After testing to make sure the Mitra TPS is secure and transmitting correctly, the doctor withdraws the delivery device. Pressure, or perhaps a stitch or two, stops the bleeding from the incision in the leg. The patient usually goes home the same day. There are no restrictions on movement or physical activity, and no post-operative chest X-ray is required.
“It doesn’t have wires to malfunction; there’s no risk of collapsing a lung, there’s no bulge and cosmetically, it’s nicer,” Dr. Friedman said.
Happy To Feel Better
Schneekloth said he isn’t even aware of the Mitra TPS in his body, except in a good way.
“I’m 100 percent better,” he said. “I can cut the grass. I can’t push the lawn mower and cut the grass, but I can sit down on it. I can walk a lot further without getting tired.”
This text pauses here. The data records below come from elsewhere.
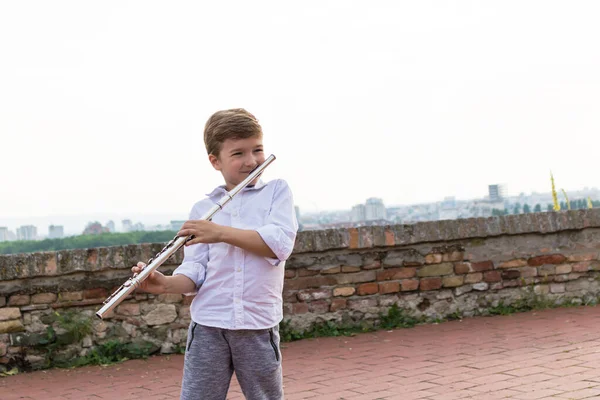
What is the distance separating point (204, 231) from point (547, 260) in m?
5.04

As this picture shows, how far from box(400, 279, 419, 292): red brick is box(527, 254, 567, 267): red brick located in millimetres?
1134

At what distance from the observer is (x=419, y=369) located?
181 inches

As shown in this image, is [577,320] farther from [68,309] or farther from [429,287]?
[68,309]

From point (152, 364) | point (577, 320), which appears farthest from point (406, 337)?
point (152, 364)

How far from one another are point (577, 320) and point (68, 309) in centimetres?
402

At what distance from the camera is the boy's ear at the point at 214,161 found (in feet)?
8.36

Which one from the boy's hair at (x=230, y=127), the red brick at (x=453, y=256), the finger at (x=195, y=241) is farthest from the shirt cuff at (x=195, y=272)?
the red brick at (x=453, y=256)

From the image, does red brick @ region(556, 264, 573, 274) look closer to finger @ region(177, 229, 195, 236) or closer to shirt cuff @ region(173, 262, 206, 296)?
shirt cuff @ region(173, 262, 206, 296)

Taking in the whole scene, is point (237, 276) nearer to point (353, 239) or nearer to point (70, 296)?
point (70, 296)

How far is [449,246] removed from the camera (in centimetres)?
642

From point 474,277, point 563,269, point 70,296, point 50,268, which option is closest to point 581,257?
point 563,269

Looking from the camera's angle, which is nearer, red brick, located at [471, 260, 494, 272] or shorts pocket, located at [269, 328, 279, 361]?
shorts pocket, located at [269, 328, 279, 361]

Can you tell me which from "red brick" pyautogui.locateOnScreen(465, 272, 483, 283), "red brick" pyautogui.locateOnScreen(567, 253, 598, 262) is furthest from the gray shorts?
"red brick" pyautogui.locateOnScreen(567, 253, 598, 262)

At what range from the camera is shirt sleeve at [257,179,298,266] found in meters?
2.39
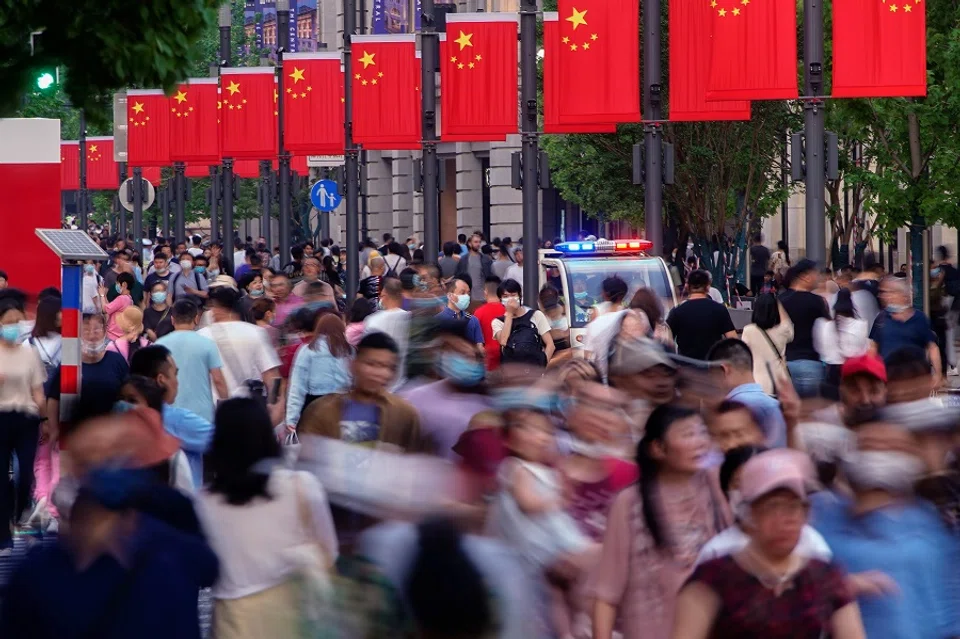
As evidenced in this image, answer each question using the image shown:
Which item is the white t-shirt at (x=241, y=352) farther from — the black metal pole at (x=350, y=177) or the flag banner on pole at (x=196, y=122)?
the flag banner on pole at (x=196, y=122)

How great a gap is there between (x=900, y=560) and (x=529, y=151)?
2164 centimetres

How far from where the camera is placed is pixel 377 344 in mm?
8016

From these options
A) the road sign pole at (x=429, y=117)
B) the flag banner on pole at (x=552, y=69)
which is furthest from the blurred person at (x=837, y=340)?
the road sign pole at (x=429, y=117)

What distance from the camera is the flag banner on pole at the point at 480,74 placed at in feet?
88.8

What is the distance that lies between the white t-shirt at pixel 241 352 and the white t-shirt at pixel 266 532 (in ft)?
19.9

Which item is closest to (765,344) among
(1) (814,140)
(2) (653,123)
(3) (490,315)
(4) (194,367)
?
(4) (194,367)

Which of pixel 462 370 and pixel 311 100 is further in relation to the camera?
pixel 311 100

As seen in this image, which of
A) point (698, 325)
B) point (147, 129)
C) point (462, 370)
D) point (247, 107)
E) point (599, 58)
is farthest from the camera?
point (147, 129)

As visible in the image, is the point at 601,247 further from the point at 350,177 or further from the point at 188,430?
the point at 350,177

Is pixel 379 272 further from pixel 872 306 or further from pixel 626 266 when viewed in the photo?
pixel 872 306

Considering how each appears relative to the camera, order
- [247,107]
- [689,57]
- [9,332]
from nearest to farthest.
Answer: [9,332]
[689,57]
[247,107]

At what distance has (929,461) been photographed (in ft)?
22.4

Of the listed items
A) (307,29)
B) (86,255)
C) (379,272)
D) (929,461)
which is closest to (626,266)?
(379,272)

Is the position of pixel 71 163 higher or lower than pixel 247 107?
higher
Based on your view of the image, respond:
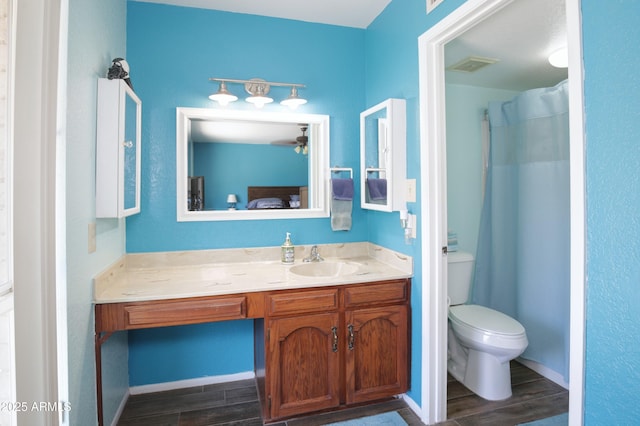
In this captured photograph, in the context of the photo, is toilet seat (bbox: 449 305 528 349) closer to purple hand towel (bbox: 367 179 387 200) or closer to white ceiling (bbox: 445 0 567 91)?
purple hand towel (bbox: 367 179 387 200)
The battery is likely to last 12 years and, if it loses power or fails, another one can be inserted next to it, Dr. Friedman said. The main risks of the Micra TPS, he said, are that it would dislodge and travel out of the right ventricle, or that something goes wrong during insertion and the wall of the heart is punctured.
Researchers at the University of Oklahoma and other sites reported in a November 2015 issue of the New England Journal of Medicine on Micra TPS implants in 725 patients. The device was successfully implanted in 99.2 percent of the patients and 96 percent of them had no major complications after six months.
Several weeks out, Schneekloth was happy with the results and looking forward to his six grandchildren coming to his East Dennis house this summer.
“I’m glad I’m feeling better,” he said.